Trade was in Lado’s very genes. Tbilisi is on the old Silk Road, the trade route joining Europe with Central Asia and China beyond. Silk, jewels, rugs, gold, art, relics, spices, and contraband of all types have crossed and re-crossed the steppes of Central Asia for 2,000 years. Georgia’s location on the Black Sea makes it a transit point for goods from the Caspian Sea, Russia, Iran, and points east into the world marketplace.
“Eskander has confirmed that his bank has received our transfer of $24 million to Petroleum Bank on behalf of the Azerbaijan Railway, and to the credit of Mapna Locomotive Engineering and Manufacturing Company,” Lado said in Farsi, then again in Russian.
Bayramov signed the 10-year note. Tehrani signed the contract to deliver the electric locomotives, and a $2 million check drawn on the Petroleum Bank to Khadem for arranging the transaction, which Khorasani countersigned. Afterward, tea and cakes were served, and conversation was cordial and lasted the necessary half hour before the meeting broke up.
Electric locomotives are not part of the American embargo on Iran, so this was an entirely legal transaction.
But, it was a sham. There was no loan. The money came from the government of Greece in payment for a tanker loaded with 50,000 deadweight tons of Iranian Persian Gulf crude oil sold at a 15 percent discount from the spot price, a real bargain at $90 a barrel. A medium range tanker, registered in Dubai, had loaded the oil at the oil terminal at Batumi, Georgia, on the Black Sea, and it had made the short run through the Bosporus and Dardanelles strait into the Aegean Sea to Greece.
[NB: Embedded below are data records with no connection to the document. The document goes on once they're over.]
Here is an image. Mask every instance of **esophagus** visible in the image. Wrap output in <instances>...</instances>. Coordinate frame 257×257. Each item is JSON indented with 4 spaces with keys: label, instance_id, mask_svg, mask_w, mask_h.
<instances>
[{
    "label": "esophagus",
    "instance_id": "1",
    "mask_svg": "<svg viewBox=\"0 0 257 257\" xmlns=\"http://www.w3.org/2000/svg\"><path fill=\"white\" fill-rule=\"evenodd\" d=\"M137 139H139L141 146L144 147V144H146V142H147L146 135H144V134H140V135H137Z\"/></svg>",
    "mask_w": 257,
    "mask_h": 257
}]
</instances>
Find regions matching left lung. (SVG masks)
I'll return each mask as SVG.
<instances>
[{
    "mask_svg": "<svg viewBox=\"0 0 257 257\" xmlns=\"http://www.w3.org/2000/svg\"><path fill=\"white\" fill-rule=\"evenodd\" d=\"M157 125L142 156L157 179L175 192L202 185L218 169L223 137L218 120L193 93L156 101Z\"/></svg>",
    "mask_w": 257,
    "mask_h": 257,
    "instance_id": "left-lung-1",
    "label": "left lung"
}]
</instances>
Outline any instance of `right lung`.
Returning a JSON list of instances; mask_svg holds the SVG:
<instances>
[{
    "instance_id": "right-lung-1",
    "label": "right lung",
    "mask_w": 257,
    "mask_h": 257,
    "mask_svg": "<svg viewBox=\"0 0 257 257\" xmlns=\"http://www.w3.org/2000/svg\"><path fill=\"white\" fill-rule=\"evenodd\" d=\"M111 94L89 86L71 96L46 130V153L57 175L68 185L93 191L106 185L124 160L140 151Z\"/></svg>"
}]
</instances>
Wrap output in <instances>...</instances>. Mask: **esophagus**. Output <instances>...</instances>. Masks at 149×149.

Lado Chikovani’s Kartvelian National Bank made $1 million for moving the Greek payment through several shell trading companies and clearing banks in Switzerland and Germany, and for holding the fake loan on its books for a decade. The locomotives, though ordered and paid for, would never be built. Iran had just sold 321,000 barrels of crude oil for a net price of $77.88 per barrel.